Three Steps To Emotional Wisdom

Three Steps to Emotional Wisdom

What do we do when we see emotions as negative flowers in us? Feeling anger, tension, or rage involves an instinctive response to want to control what we feel. But it is not strange for us to achieve the exact opposite. So, being aware of these and other emotional inner processes will help you look within yourself, on the wondrous road to emotional wisdom.

Emotional wisdom allows us to process our emotions better. That way we avoid unnecessary explosions at inappropriate times. And every now and then we avoid feeling suffocated by all those feelings swimming in and around us. Or the butterflies for someone who falls in love.

1. Emotional Wisdom: Don’t put your emotions in a box

What did people say to you when you were little? You will certainly recognize things like: ‘stop crying’, ‘a child your age shouldn’t have tantrums anymore’, ‘look how ugly your face is when you get angry’… All those comments from your parents seem harmless, but they Make sure you have taught yourself to suppress your emotions.

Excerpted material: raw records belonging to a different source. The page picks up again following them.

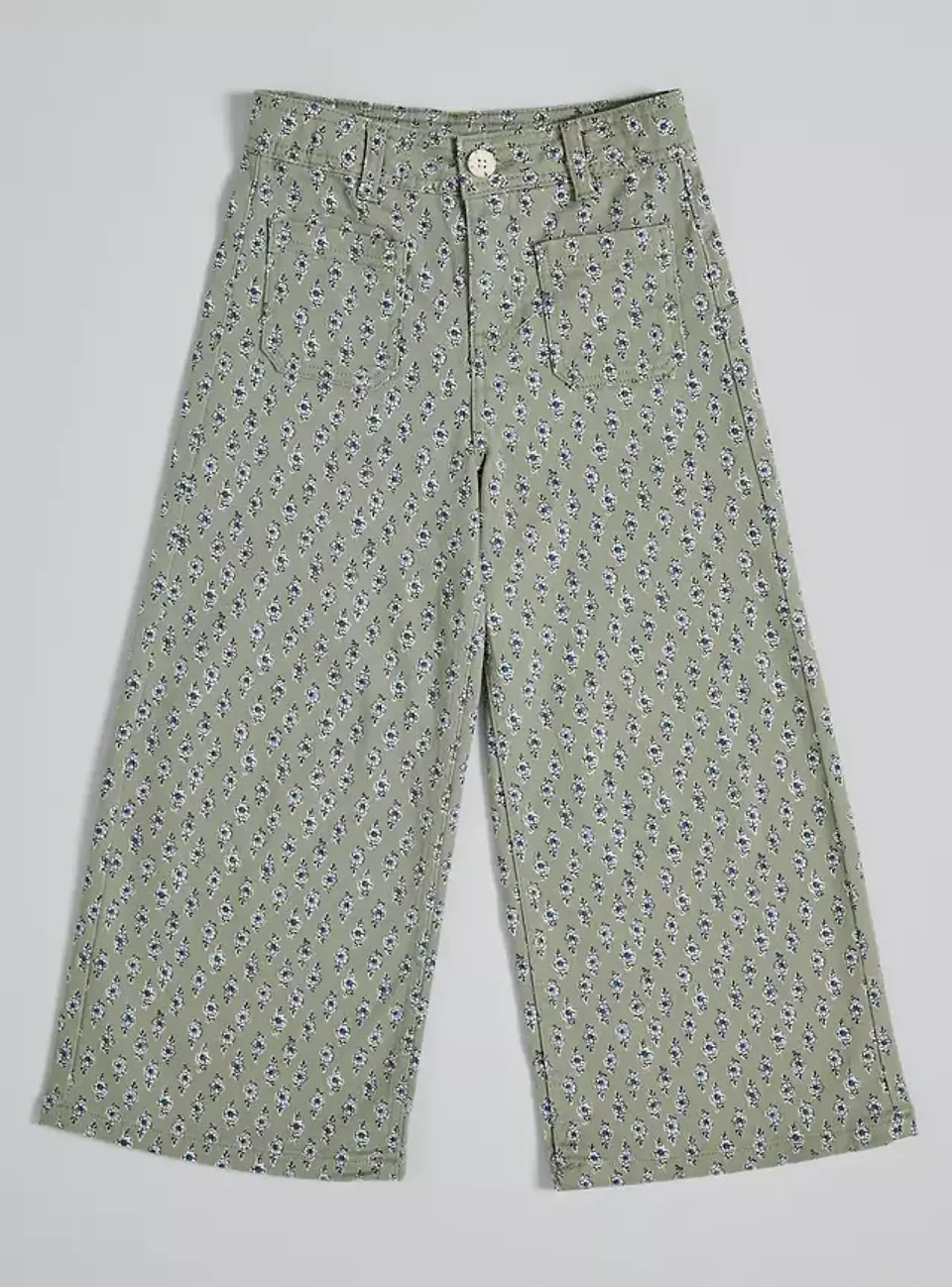 Pantalón Estampado Floral en Constraste 2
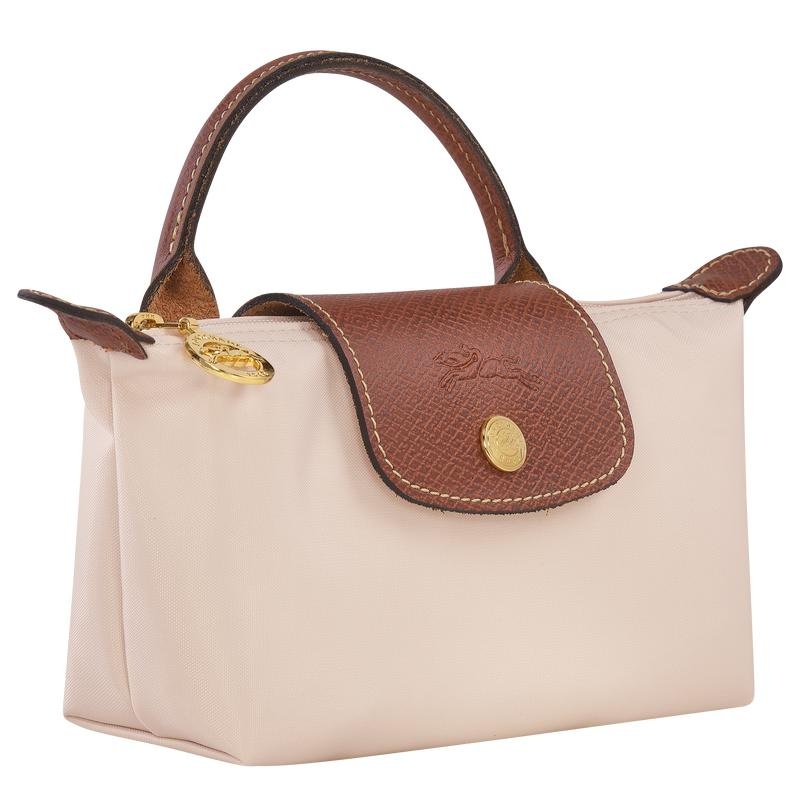 Bolso Pequeño Longchamp Le Pliage Original with handle Mujer Blancas | 6843-JLINQ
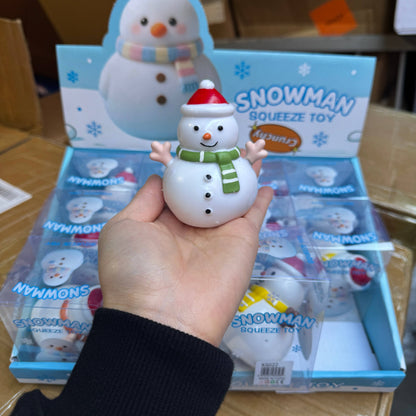 Crunchy Christmas Snowman Squishy 12/pk | A011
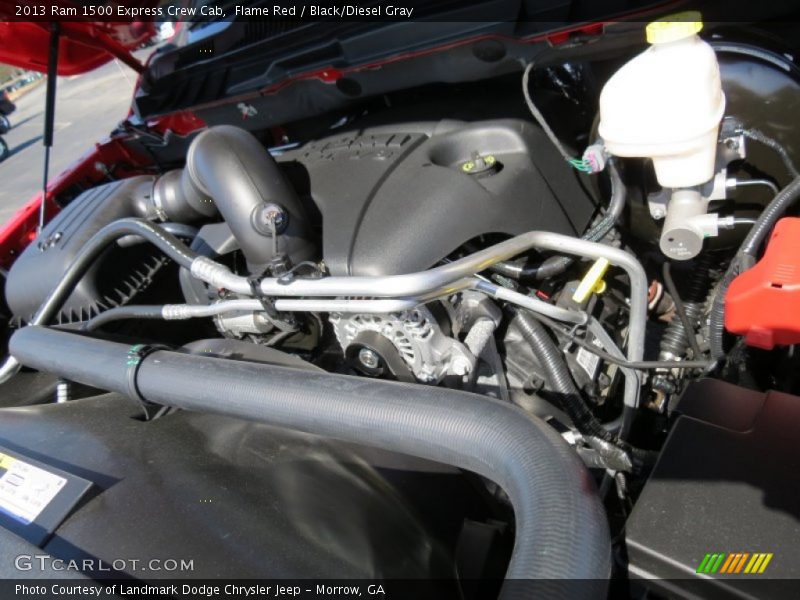 Flame Red / Black/Diesel Gray 2013 Ram 1500 Express Crew Cab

Plus, you grew up with other influences, like how they ‘ve insisted that men don’t cry or that women are too sensitive. These kinds of beliefs have, among other things, caused you to disconnect your self-expression from the emotions you feel, without meaning.

Man holding a blue butterfly

It is important to know when you can give free rein to what you feel. For example, if you are in the middle of an important negotiation. Giving free rein to your anger or tears without control will not be the best for the future of the deal. But that doesn’t mean you can’t blow off steam afterwards. Or that you can’t express your anger without hurting the negotiation.

You can express your emotions appropriately. If something is annoying or violent, if you got angry or if you don’t agree with something, just say it! With statements like “what you just said hurts,” you can release a little bit of that emotion you feel inside. And you can give the other a piece of information. From this he will understand: ‘I must not go down that road’.

2. Don’t always try to maintain the same control

Sometimes it’s not just that you can’t express your emotions to others. Instead, it’s that you try to control them when there’s nothing wrong with bringing them out. That is, have you ever tried to hold back your tears, even when you were home alone? If that’s the case, you’re trying to hold back an emotion that you might want to let go of.

All that emotional suppression we talked about earlier has given way to what we might call “emotional swallowing.” It’s something emotional wisdom wouldn’t evoke. The more emotions you swallow, the more they will build up. And sooner or later they will eventually come out.  The result of that digestion could be a huge disaster.

Girl who drives her big heart around in a wheelbarrow because of her emotional wisdom

You probably know someone, it could also be you, who explodes inappropriately at certain moments (on the outside). Moments that don’t really require that level of excessive aggressiveness, anger, or sadness that the person shows. This happens because they have been holding and swallowing a lot of emotions that are now being pushed out.

A single detonator can flood anything you try to control yourself. But ironically, it’s uncontrollable. You harm yourself. You suffer by turning yourself into a storehouse of emotions that makes you feel unwell. It’s time to let them out when you need to let them go.

3. No matter how human emotions are, we must learn to deal with them

Emotional wisdom doesn’t just suggest that you stop holding your emotions in. In fact, it also focuses on something very important: learning how to do it. Every emotion contributes something. A necessary lesson to know how to interpret an emotion before it disappears. Once we have listened to it and are ready to act, emotions are released to contribute energy to our actions.

So it’s not about treating them as enemies or suppressing them. If we see them this way, then they will probably play that role. Not because it is, but because we made it that way. More concretely, they will do what we expect them to do. If we expect our anger to ruin a party, it certainly will.

On the other hand, an emotion we ignore can lose its intensity. But this can also mean that we run the risk of this emotion resurfacing at any moment. Stronger, more compelling and when we are weakest… and more importantly, without learning anything.

When we spend years controlling and locking up what we feel, our bodies will eventually warn that something is not right. That is, it will make our emotions somatic. Let’s not allow that kind of damage. Let’s stop suffering and start expressing what we feel when our emotions demand it. This will make us feel much better.